Holoprosencephaly (HPE) covers a nearly continuous spectrum of midline abnormalities ranging from unmistakable cyclopia with absence of forebrain separation to mild microforms, such a single central incisor.
The objective of these studies is to identify genetic factors (coding and non-coding) that contribute to the pathogenesis of holoprosencephaly (HPE) or related brain malformations. Our approach involves common genetic strategies including mutational analysis of candidate genes. All individuals with overt or subtle clinical findings consistent with the HPE spectrum are eligible to participate. Mutational analysis of our entire coded collection of HPE probands (approximately 600 cases) in selected genes is the principal research method used to determine that a given candidate gene is commonly mutated in HPE. This approach pertains to an individual gene(s) or genetic element(s) as well as to targeted capture panels that study gene sets of hundreds of developmental genes whose involvement in brain development is supported by the basic research literature. We are also asking to include the option of investigating the entire set of genetic factors present in the DNA or RNA of patients who have HPE through a proposed change in the consent documents. Whenever a sequence variant is identified, that is not present in a commercially available control set of samples, attempts are made to test the functional significance of this change on the protein itself, or its expression. Sequence changes with a strong probability of being medically significant will be verified in a CLIA-approved lab (e.g. Muneke lab, for selected genes, or GeneDx) at our expense, before any results are given to the family through genetic counseling. Parental DNA (and rarely that of siblings) is usually obtained at the same time that a proband is enrolled. Typically, these samples are studied only to perform limited family studies once a sequence variant of potential medical significance has already been determined. Participation by direct blood relatives is encouraged since virtually all bone fide mutations are either family-specific or de novo. Such family information is critical for the research determination of genetic risk factors and accurate genetic counseling.

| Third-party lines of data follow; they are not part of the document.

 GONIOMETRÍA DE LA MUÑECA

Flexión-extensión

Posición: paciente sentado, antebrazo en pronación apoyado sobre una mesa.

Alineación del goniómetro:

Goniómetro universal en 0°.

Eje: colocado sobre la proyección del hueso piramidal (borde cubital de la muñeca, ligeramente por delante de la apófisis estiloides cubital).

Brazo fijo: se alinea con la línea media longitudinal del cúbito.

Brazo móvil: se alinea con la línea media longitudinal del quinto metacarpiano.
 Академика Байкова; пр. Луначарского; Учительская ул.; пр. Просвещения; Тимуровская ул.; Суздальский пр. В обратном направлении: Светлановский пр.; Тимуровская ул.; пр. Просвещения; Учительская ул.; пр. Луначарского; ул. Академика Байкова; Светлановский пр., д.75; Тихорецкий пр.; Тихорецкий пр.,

The majority of subjects enrolled in this study will continue under the care of their local physician or genetic counselor with limited contact with the NIH investigators. Only rarely will families be seen at the NIH CC. These visits will involve face-to-face genetic counseling of medically significant results, following verification in a CLIA approved lab. This is not a treatment protocol. Our empiric ability to generate medically significant research results is limited by the extensive genetic and other etiologic heterogeneity. Therefore, for most participants this research is not a diagnostic study.
We have modified our procedures to test all new probands for mutations in the four HPE genes (SHH, ZIC2, SIX3 and TGIF). As new genetic elements that confer a risk for HPE are identified, we intend to add additional tests to this panel. Our lab is now certified to receive and test new samples according to CLIA guidelines. However, all previously collected samples will not be considered suitable for diagnostic purposes; hence, a second sample will need to be requested in these cases for CLIA confirmation.